Rename Databases During Restore
taosdump -h my-server -i /root/backup/ -W "db1->db1_restored|db2->db2_restored"
Restore db1 in the backup as db1_restored and db2 as db2_restored. This is useful for testing, validation, or parallel environments.
Resumable Restore
taosdump -h my-server -i /root/backup/ -C
Restore also supports resumable execution. When rerun, it automatically skips data files that have already been restored successfully.
Restore When the Schema Has Changed
During restore, taosdump automatically detects schema differences between the backup and the current target server. If the target super table has a different column set than the backup, such as added or removed columns, taosdump calculates the common columns and performs partial-column writes automatically to ensure safe data restoration without manual intervention.
Adjust Batch Size to Avoid WAL Overflow
taosdump -h my-server -i /root/backup/ -B 2000
If you encounter a WAL size exceeds limit error during restore, reduce the number of rows written in each batch with -B.
Connect to TDengine Cloud
taosdump -i /root/backup/ -X "https://cloud-host?token=<TOKEN>"
Restore data through a DSN connection to TDengine Cloud. The driver automatically switches to WebSocket.

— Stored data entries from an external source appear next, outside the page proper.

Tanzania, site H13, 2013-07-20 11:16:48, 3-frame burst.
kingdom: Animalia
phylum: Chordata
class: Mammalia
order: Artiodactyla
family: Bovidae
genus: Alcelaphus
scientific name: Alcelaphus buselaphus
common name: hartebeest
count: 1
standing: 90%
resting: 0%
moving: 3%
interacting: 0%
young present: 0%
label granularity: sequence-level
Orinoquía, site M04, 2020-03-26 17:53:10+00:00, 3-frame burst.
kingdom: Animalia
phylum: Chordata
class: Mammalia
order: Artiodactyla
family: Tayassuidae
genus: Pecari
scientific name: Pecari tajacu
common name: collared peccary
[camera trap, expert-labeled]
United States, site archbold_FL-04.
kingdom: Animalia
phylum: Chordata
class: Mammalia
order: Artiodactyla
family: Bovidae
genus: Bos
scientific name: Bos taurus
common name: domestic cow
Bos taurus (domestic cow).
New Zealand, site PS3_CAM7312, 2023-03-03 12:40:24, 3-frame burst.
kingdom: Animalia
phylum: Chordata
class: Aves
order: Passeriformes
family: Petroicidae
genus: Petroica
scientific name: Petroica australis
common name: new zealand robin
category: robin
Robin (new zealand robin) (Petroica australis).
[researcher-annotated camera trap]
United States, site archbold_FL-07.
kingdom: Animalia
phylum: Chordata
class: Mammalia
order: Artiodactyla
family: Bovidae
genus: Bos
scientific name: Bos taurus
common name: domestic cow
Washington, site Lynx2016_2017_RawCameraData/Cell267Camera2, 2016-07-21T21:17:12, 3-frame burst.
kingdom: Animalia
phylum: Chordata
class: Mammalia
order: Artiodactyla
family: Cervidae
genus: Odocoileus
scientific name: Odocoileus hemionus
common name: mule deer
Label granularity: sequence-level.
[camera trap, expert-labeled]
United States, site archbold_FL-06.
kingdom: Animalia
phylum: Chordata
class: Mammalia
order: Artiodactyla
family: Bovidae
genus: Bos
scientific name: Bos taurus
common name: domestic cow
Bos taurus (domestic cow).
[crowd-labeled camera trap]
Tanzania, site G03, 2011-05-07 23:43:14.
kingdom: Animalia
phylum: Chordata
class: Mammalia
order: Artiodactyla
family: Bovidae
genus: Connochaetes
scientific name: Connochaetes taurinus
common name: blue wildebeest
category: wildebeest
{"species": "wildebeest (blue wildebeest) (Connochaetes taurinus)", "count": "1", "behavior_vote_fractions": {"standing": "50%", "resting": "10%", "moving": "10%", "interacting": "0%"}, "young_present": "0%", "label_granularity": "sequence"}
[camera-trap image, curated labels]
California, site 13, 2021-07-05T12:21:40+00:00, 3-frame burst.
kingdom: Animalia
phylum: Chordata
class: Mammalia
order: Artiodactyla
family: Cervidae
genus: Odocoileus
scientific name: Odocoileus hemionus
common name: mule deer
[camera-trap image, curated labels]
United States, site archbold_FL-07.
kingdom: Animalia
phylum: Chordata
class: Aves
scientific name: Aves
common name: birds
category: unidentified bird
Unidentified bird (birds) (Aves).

Enter the Connection Password
If no password option is specified, taosdump uses the default password taosdata. To enter a password, the recommended method is interactive input, which avoids exposing the password in shell history or process lists:
taosdump -u root -p -D test -o /root/backup/
You can also use the long option to enter the password interactively:
taosdump -u root --password -D test -o /root/backup/
To specify the password directly on the command line, the short option must be followed by the password without a space:
taosdump -u root -ptaosdata -D test -o /root/backup/
For the long option, use the equals-sign form:
taosdump -u root --password=taosdata -D test -o /root/backup/
The following forms are not supported. taosdump treats them as password option usage errors:
taosdump -u root -p taosdata -D test -o /root/backup/
taosdump -u root --password taosdata -D test -o /root/backup/
If you need to enter the password interactively and specify the database name as a positional argument, use -- to explicitly end option parsing, or use -D to specify the database. Using -D is recommended:
taosdump -u root -p -D test -o /root/backup/
New Version Behavior Changes
Performance Improvement
| Tool | Backup | Restore |
|---|---|---|
| Old version (baseline) | 1x | 1x |
| New version | 5x | 3x |
Backup Data Compression Improvement
| Tool | Storage Format | Relative Size |
|---|---|---|
| Old version (baseline) | Row-store | 100% |
| New version | Columnar | 42% |
New Features
- Resumable execution (checkpoint)
- Export to Parquet format
- STMT2 import
- Multi-threaded metadata backup
- Restore only specified databases
- Brand-new display interface
- Optimized backup/restore performance for multi-table low-frequency scenarios
The new version supports the vast majority of old version command-line parameters (with a few exceptions).